Calculating \(\delta y\).

\[ \begin{aligned} \delta y &= m \delta x \\ y_{i+1} - y_i &= m (x_{i+1} - x_i) \end{aligned} \]

Where \(i\) is a grid position of a discreet point on the line, and \(i + 1\) is an immediate neighbour on the grid.

Digital Differential Analyser (DDA)

Given \(\delta x = x_{i+1} - x_i = 1\):

\[ y_{i+1} = y_i + m \]

Specifically for:

\[ 0 \leq |m| \leq 1 \]

Digital Differential Analyser (DDA)

So far, our algorithm will draw lines when:

\[ 0 \leq |m| \leq 1~ \text{and} ~ x \geq 0 \]

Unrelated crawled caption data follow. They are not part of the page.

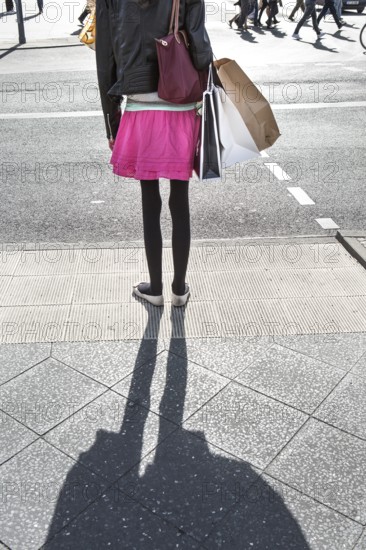 DEU Germany Germany Berlin A woman with shopping bags waits at a pedestrian traffic light on Potsdamer Platz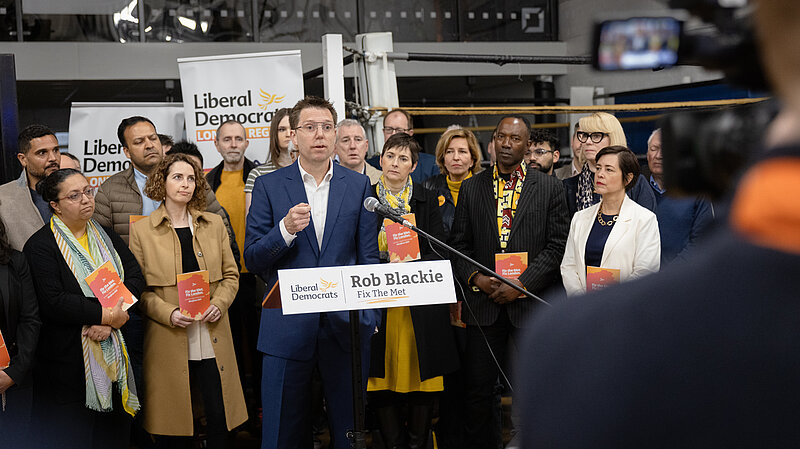 Rob Blackie pictured in a white shirt with a navy blazer. Lib Dem activists pictured behind. 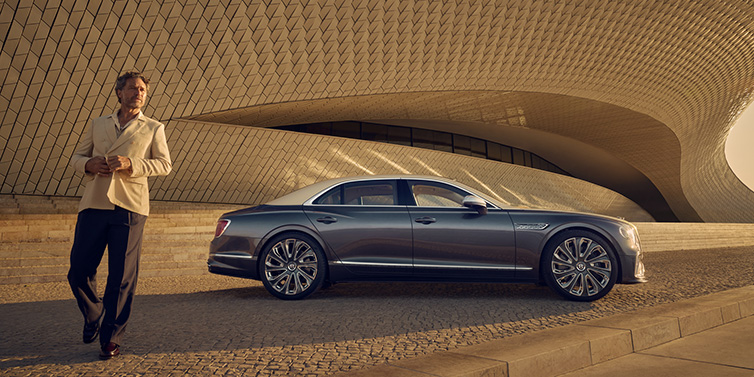 Bentley Zug Bentley Flying Spur Mulliner sedan in Rose Gold over Magnetic duotone paint parked by a curved wall with person in suit jacket standing on the left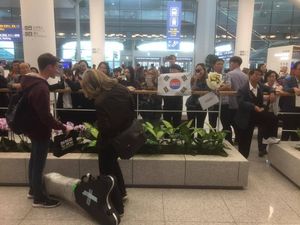 Being greeted at the airport in Seoul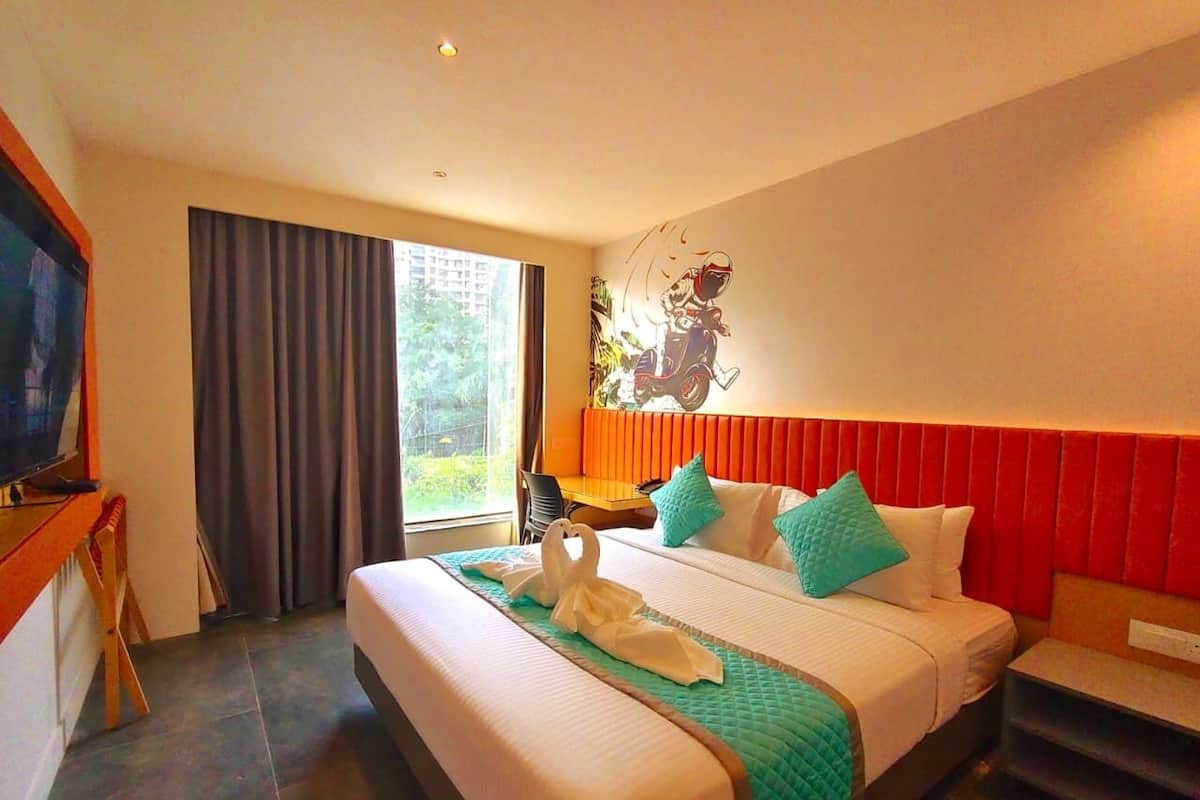 Habitación de hotel con una cama grande, un escritorio, un televisor y vistas a zonas verdes.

Digital Differential Analyser (DDA)

#include <stdlib.h>
#include <math.h>

inline int round (const float a) {
    return int (a + 0.5);
    }

// Assume a function setPixel exists.
...

Digital Differential Analyser (DDA)

void naiveDDA (int x0, int y0, int xEnd, int yEnd){
    int x = x0;
    float y = float (y0);
    float m = float (yEnd - y0) / float (xEnd - x0);

   for (x = x0; x <= xEnd; x++) {
        setPixel (x, round (y));
        y += m;
} }

Digital Differential Analyser (DDA)

How do we draw in the other octants?

Digital Differential Analyser (DDA)

For lines with an absolute positive slope greater than 1.0, we reverse the roles of \(x\) and \(y\).

That is, we sample at unit \(y\) intervals, \(\delta y = 1\), and calculate consecutive x values as:

\[ x_{i+1} = x_i + \frac{1}{m} \]

Digital Differential Analyser (DDA)

To cover the remaining octants, we decrement \(x\) and \(y\).

Hence, for top, right, left and bottom octants, we have:

\[ \begin{aligned} |m| > 1~&,~ ~\delta y =~~1,& x_{i+1} &= x_i + \frac{1}{m} \\ 0 \leq |m| \leq 1~&,~ ~\delta x =~~1,& y_{i+1} &= y_i + m \\ 0 \leq |m| \leq 1~&,~ ~\delta x = -1,& y_{i+1} &= y_i + m \\ |m| > 1~&,~ ~\delta y = -1,& x_{i+1} &= x_i + \frac{1}{m} \end{aligned} \]

void lineDDA (int x0, int y0, int xEnd, int yEnd){
    int dx=xEnd-x0, dy=yEnd-y0, steps, k;
    float xIncrement, yIncrement, x = x0, y = y0;

   if (fabs (dx) > fabs (dy))
      steps = fabs (dx);
   else
      steps = fabs (dy);

   xIncrement = float (dx) / float (steps);
   yIncrement = float (dy) / float (steps);

   setPixel (round (x), round (y));
   for (k = 0; k < steps; k++) {
        x += xIncrement;
        y += yIncrement;
        setPixel (round (x), round (y));
} }

Digital Differential Analyser (DDA)

DDA has a few problems:

Digital Differential Analyser (DDA)

The algorithm has a few problems:

• fails to take advantage of the integral nature of pixels
• floating point variables to store the slope.
• costly division operations to calculate the slope.

We will address these short comings in the next lecture.